Ebrio, o febril, recordó las historias que su madre, Constance de Bearne, con su habla aragonesa, le contó sobre su abuelo: Guillermo II, vizconde de Bearne, de Marsan, Gabardan y Brulhois, señor de Montcada y de Castellví de Rosanes. El abuelo fue quien preparó la conquista de las Baleares por parte de Jaime I, El Conquistador. Una gran expedición. Un sueño comparado con cercar Algeciras en enero. Le parecía una bendición que algún sillar de los lanzados por los trabuquetes que usaban los sitiados desde arriba de la muralla le alcanzara de lleno. La distancia le impedía tener esperanzas de morir asaeteado. Su otro abuelo, Alfonso IX , el del viejo reino de León, que arrancó Cáceres, Mérida y Badajoz de las garras del infiel, no hubiera tolerado una campaña como aquella, clavada en el fango a los pies de Algeciras.

Ordenó que lo colocaran jinete sobre Azogado. Con la armadura completa salvo la pernera y la bota izquierdas. Quería la gloria que reclamaba su linaje. Cargaría solo contra la puerta principal de la ciudadela. Hasta verte, Jesús mío. Pero cayó antes de dar un solo paso. El caballo lo miró apenado, le faltó hablar. Doblegado por las calenturas y el quebranto, pidió escribano y sacerdote.

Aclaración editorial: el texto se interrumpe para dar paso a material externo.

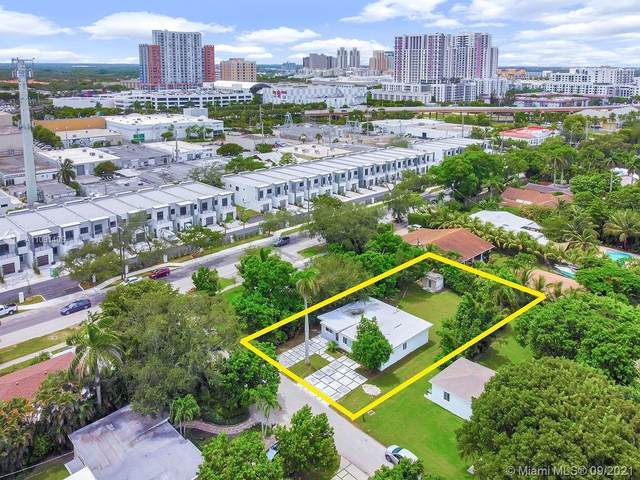 7902 SW 68th Ave, South Miami, FL 33143 (MLS #A11091406) :: CENTURY 21 World Connection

Repartió sus posesiones, plazas, puentes y portazgos, las tierras, mayorazgos y torres, entre hijos y parientes. Firmó y selló el testamento ante testigos. Él, que había combatido con y contra infantes y condes, que mantuvo o rompió equilibrios con Aragón, Portugal, Castilla, Navarra o Granada; que conspiró, tramó, se alió, pleiteo y traicionó a lo más florido de la cristiandad; él, entregaría el alma recostado en un jergón, durante un sitio inútil, agitado por las tercianas. Sin gloria en su último tránsito.

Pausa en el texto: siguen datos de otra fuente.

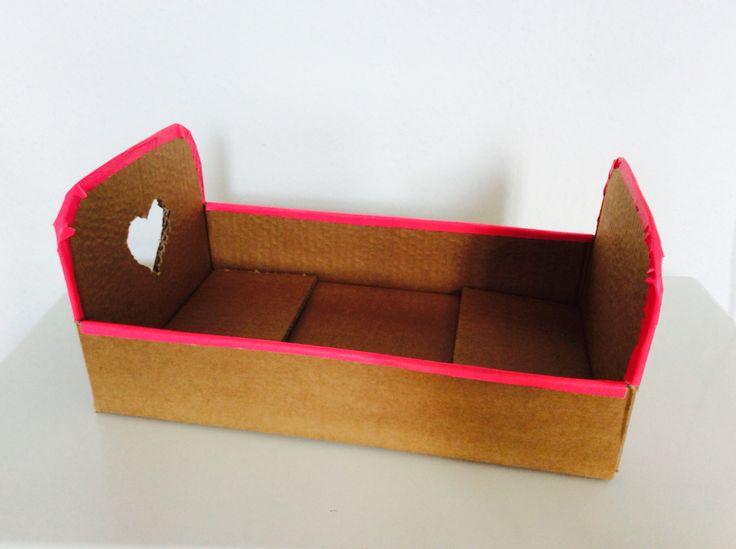Puppenbett aus einem Karton, Anleitung auf  http://creazioni-casalina.blogspot.de/2016/02/puppenbett.html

A medida que se apagaba, que su cuerpo colapsaba arrastrado por los riñones destrozados a causa de una vida de banquetes excesivos, imaginó monumentos en su memoria junto a la chancillería de Valladolid. O dentro de la gran ciudadela de Burgos. O en la imperial Nájera. O cualquier obra en la que su fama se volviera piedra.

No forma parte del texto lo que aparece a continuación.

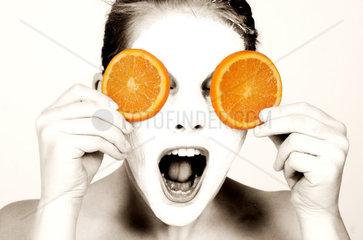 Frau mit Orangenscheiben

Nada de eso sucedió. Llegaron otros que devoraron su gloria. Y su linaje se fue aguando. Y la cristiandad mudó. Y los condados y reinos se perdieron en los tiempos. Ni siquiera en el último suspiro pudo pensar que su gloria se mantendría gracias a un poblacho al que dio fuero. Un miserable caserío de pescadores, labriegos y mercaderes, mitad piratas. Con su puente de sillarejo sobre el río y un alcázar, más casa de labranza que fortaleza. Les dio fuero sobre todo por ningunear a su sobrina María y al pusilánime de su marido, Juan de Castilla, el de Tarifa. Por dejar claro que mandaba él. El paraje se llamaba Bilibo. O Bilbao.

Don Diego López de Haro murió sin siquiera recordar el nombre del único lugar que mantendría su memoria. Era enero del año 1310 de Nuestro Señor. Fernando IV acordó un rescate con los nazaríes y levantó el cerco a Algeciras sin conquistarla. Así es la gloria.